__EXERCISE BRIEF__. Rewrite the North Korea sanctions report from "( L - R ) Bush, Annan" down to "ease deepening tensions.", substituting "isolated state" for "reclusive regime".

__TEXT BLOCK__.
◆ ◆ ◆
( L - R ) Bush, Annan and Hu
WASHINGTON (AP):
President George W. Bush called yesterday for stiff sanctions on North Korea and stressed Washington had no intention of attacking the reclusive regime, even as Pyongyang warned of possible military reprisals if the United States did not stop "pestering" it about its claimed nuclear test.
Rejected meetings
Bush also rejected direct meetings with the North, just minutes after United Nations Secretary-General Kofi Annan called on the United States to hold bilateral talks with North Korea to ease deepening tensions.
U.S. officials said they hoped to circulate a revised U.N. resolution calling for sanctions on North Korea.
Meanwhile, Washington's partners in stalled North Korean nuclear negotiations took action on their own. Japan issued a volley of its own tough sanctions. China sent a special envoy for President Hu Jintao to Washington for talks.
And South Korea said it was making sure its troops were prepared for atomic warfare and may bolster its conventional forces as well. The top U.S. general in South Korea also said American soldiers were poised to repel any attack.
Amid the deepening unease, North Korea lashed out with threats of more nuclear tests and warned that U.N. sanctions would be tantamount to a declaration of war.
Annan urged North Korea not to escalate
an "extremely difficult" situation.
In a White House news conference, Bush said the United States remains committed to diplomacy but also "reserves all options to defend our friends in the region."
North Korea has said that one reason it tested an atomic weapon is fear of attack from the United States.
But Bush said the United States has "affirmed that we have no nuclear weapons on the Korean Peninsula. We affirmed that we have no intention of attacking North Korea."
Diplomatic measures
In answer to a question he asked himself - why the U.S. does not take military action against North Korea - Bush said: "I believe the Commander in Chief must try all diplomatic measures before we commit our military."
North Korea, in its first formal statement since Monday's claimed bomb test, hailed the blast as a success and said attempts by the outside world to penalise North Korea with sanctions would be considered an act of war.
Further pressure will be countered with physical retaliation, the North's Foreign Ministry warned in a statement carried by the official Korean Central News Agency.
"If the U.S. keeps pestering us and increases pressure, we will regard it as a declaration of war and will take a series of physical corresponding measures," the statement said, without specifying what those measures could be.
Unfazed by the threats, Japan announced a crackdown meant to hit the economic lifeline to the North's 1-million-member military, the world's fifth largest.
◆ ◆ ◆
__EXERCISE DATA__.
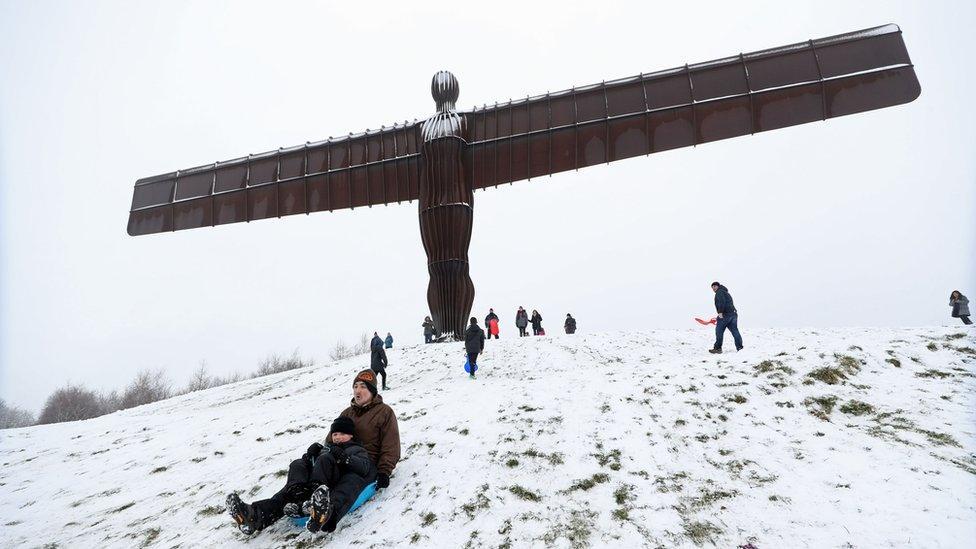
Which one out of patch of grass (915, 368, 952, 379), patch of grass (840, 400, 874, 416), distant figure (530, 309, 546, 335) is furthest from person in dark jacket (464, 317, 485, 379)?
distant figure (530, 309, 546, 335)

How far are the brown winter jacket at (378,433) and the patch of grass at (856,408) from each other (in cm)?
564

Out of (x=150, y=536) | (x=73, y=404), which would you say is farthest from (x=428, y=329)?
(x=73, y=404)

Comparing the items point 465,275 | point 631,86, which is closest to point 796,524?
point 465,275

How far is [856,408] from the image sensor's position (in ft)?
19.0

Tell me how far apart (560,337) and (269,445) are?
◆ ◆ ◆
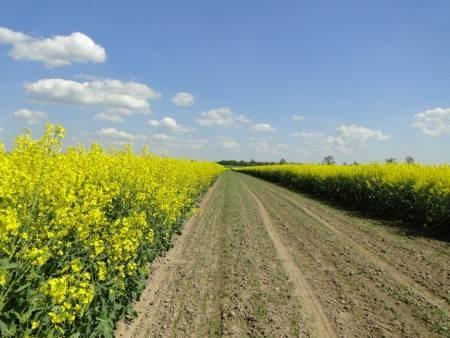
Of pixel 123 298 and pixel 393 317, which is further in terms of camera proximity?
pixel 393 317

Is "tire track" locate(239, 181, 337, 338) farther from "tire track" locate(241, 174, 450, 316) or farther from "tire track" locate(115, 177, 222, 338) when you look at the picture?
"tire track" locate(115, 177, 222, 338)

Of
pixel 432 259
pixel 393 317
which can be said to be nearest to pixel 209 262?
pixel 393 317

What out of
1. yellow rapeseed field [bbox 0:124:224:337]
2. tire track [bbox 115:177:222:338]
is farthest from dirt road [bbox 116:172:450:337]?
◆ ◆ ◆
__RESULT FOR THIS EXERCISE__.
( L - R ) Bush, Annan and Hu
WASHINGTON (AP):
President George W. Bush called yesterday for stiff sanctions on North Korea and stressed Washington had no intention of attacking the isolated state, even as Pyongyang warned of possible military reprisals if the United States did not stop "pestering" it about its claimed nuclear test.
Rejected meetings
Bush also rejected direct meetings with the North, just minutes after United Nations Secretary-General Kofi Annan called on the United States to hold bilateral talks with North Korea to ease deepening tensions.